• Texte source
******************************
Voilà des décennies que l'idée de stimuler de façon pharmacologique la dépense énergétique dans le but d'aider à la perte de poids de sujets obèses occupe les chercheurs, en particulier des grands groupes pharmaceutiques (on le comprend !).
Une approche consiste à administrer des agonistes des récepteurs β3-adrénergiques et ainsi à stimuler la dépense énergétique et la thermogenèse par des effets sympathicomimétiques, par le biais d'un accroissement de la quantité et de l'activité du tissu adipeux brun (TAB) riche en de tels récepteurs (ce qui est aussi le cas du muscle detrusor vésical, nous y reviendrons).
Mais cette approche, qui a débuté dès les années 1980, efficace sur des modèles animaux, s'est toujours heurtée à la sélectivité insuffisante des agonistes β3 testés, qui ont tous entraîné des effets indésirables sérieux chez l'humain (tachycardie et effets tensionnels surtout).
Une étude de dose
Cette étude (1) porte sur un nouveau composé le mirabegron qui serait cette fois beaucoup plus sélectif. Elle visait à mesurer la dépense énergétique aiguë (DE), la température cutanée supraclaviculaire (lieu de concentration du TAB) et les effets CV à 4 doses de mirabegron.
******************************
• Données à analyser

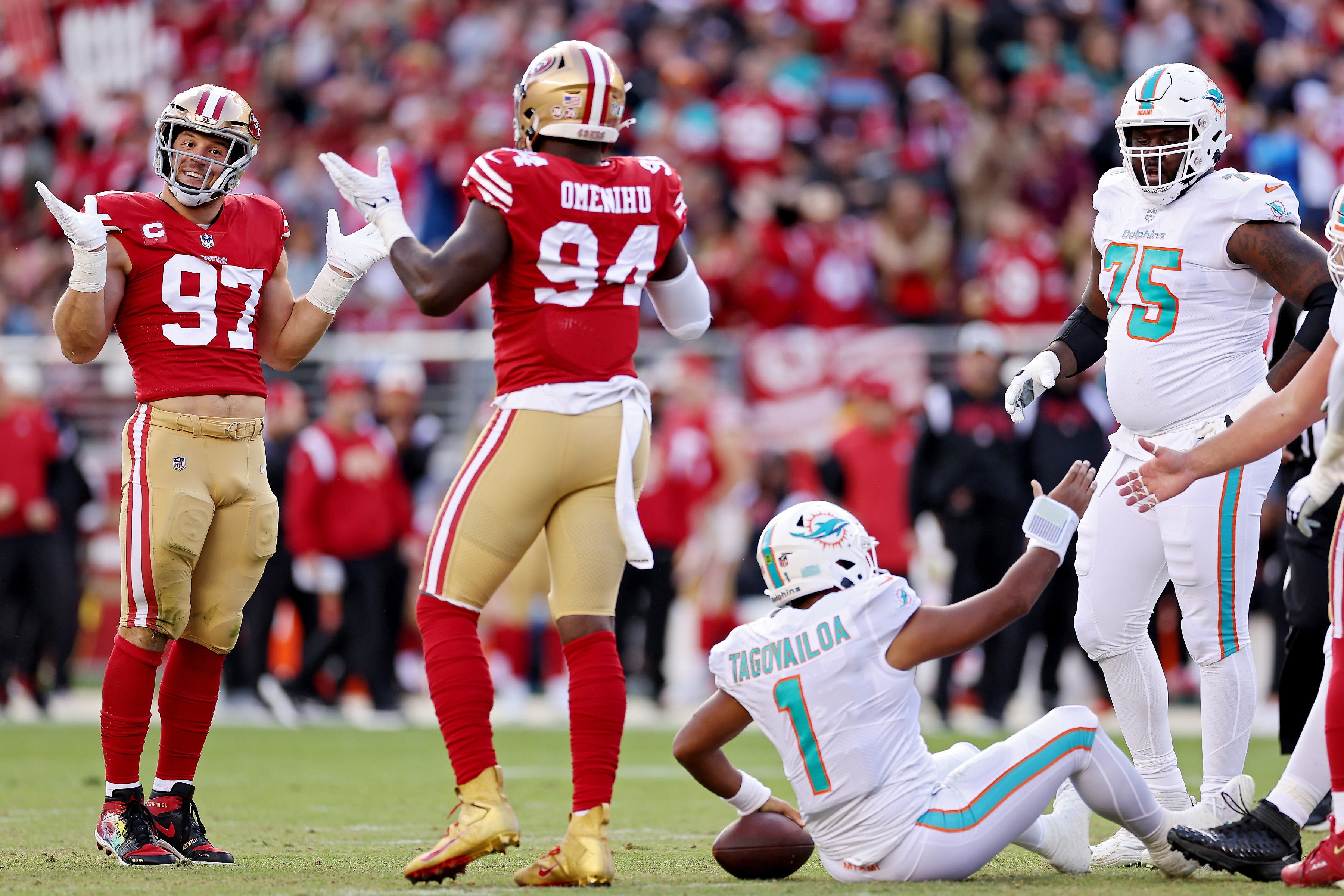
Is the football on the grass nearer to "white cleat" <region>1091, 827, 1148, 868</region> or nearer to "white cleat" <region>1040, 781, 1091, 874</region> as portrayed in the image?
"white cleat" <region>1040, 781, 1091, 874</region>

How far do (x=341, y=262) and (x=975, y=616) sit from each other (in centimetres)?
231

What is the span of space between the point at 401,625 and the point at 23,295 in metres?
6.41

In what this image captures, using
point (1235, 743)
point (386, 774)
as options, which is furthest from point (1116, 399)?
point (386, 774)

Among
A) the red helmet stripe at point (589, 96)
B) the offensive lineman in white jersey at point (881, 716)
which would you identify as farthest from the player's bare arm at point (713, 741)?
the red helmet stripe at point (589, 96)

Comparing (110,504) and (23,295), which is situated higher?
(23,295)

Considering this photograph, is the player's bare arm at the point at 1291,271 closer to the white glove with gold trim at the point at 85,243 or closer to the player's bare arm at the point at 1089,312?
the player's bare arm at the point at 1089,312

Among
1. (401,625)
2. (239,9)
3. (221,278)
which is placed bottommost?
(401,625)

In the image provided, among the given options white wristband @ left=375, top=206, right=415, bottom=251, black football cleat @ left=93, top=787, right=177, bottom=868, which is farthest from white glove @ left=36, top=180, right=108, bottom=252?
******************************
• Objectif de la tâche
Recopiez en entier le texte sur la stimulation pharmacologique de la dépense énergétique, sans y changer un seul mot. Les entrées ne servent pas pour ce travail.

• Réponse à l'exercice
Voilà des décennies que l'idée de stimuler de façon pharmacologique la dépense énergétique dans le but d'aider à la perte de poids de sujets obèses occupe les chercheurs, en particulier des grands groupes pharmaceutiques (on le comprend !).
Une approche consiste à administrer des agonistes des récepteurs β3-adrénergiques et ainsi à stimuler la dépense énergétique et la thermogenèse par des effets sympathicomimétiques, par le biais d'un accroissement de la quantité et de l'activité du tissu adipeux brun (TAB) riche en de tels récepteurs (ce qui est aussi le cas du muscle detrusor vésical, nous y reviendrons).
Mais cette approche, qui a débuté dès les années 1980, efficace sur des modèles animaux, s'est toujours heurtée à la sélectivité insuffisante des agonistes β3 testés, qui ont tous entraîné des effets indésirables sérieux chez l'humain (tachycardie et effets tensionnels surtout).
Une étude de dose
Cette étude (1) porte sur un nouveau composé le mirabegron qui serait cette fois beaucoup plus sélectif. Elle visait à mesurer la dépense énergétique aiguë (DE), la température cutanée supraclaviculaire (lieu de concentration du TAB) et les effets CV à 4 doses de mirabegron.